--- Start of Selected excerpt ---

Intermediate GIS (Geocoding and Network Analysis)

Session 6: Intermediate GIS

Here’s a video recording of the session:

Datasets

In this tutorial we will be using the following datasets:

American Community Survey - Table S0101 (Age and Sex) from 2018 (5-Year Estimates). Download from the U.S. Census Bureau Data site.
Census Tracts - New York State 2018 census tracts. Download from U.S. Census Bureau - Tiger/Line Shapefiles. Select 2018 and Web Interface. Select 2018 again, if necessary, and Census Tracts, and click Submit. Then, select New York as the state and click Download.
- Note: if the Web Interface is not working - it often doesn’t - select FTP Archive. There, select the folder Tract and there download the tl_2018_36_tract.zip file.
Boroughs - New York City boroughs. Download from NYC Planning - Open Data. Choose “Borough Boundaries (Clipped to Shoreline)”, under “Borough Boundaries & Community Districts”.
State Boundaries. Download from TIGER/Line
Hydrography - New York City hydrography. Download from NYC Open Data. Once you get to the NYC OpenData page, click Export and choose the Shapefile format.
Hydrography - US hydrography. Download from the Spatial Information Library
Retail Food Stores for NY State. Download from NY Open Data.
LION - A single line representation of New York City streets containing address ranges and other information. Download from NYC.gov

About this tutorial

The CDC reports that 8 out of 10 deaths reported in the U.S. have been in adults ages 65 years and older. Our Introduction to GIS tutorial focused on mapping this demographic and where they reside according to census tracts in New York City. This tutorial will start where the last tutorial left off, exploring walking distance to food retailers across the city. With both walking distance and vulnerable population mapped, we can begin to investigate where communities are that have a) high counts of individuals ages 65 and older and b) are within walking distance of their nearest food retailer.

--- End of Selected excerpt ---
--- Start of Recorded information ---

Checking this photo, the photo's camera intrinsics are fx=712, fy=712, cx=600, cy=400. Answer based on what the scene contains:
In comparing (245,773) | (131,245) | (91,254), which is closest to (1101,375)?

--- End of Recorded information ---

Given instruction 1: From the GIS tutorial above, set down everything from "Here’s a video" down to "and click Download." without any changes.
Given instruction 2: If the Web Interface fails, which file does the GIS tutorial say to download from the FTP Archive?

Final answer 1:
Here’s a video recording of the session:

Datasets

In this tutorial we will be using the following datasets:

American Community Survey - Table S0101 (Age and Sex) from 2018 (5-Year Estimates). Download from the U.S. Census Bureau Data site.
Census Tracts - New York State 2018 census tracts. Download from U.S. Census Bureau - Tiger/Line Shapefiles. Select 2018 and Web Interface. Select 2018 again, if necessary, and Census Tracts, and click Submit. Then, select New York as the state and click Download.

Final answer 2: The tl_2018_36_tract.zip file, from the Tract folder.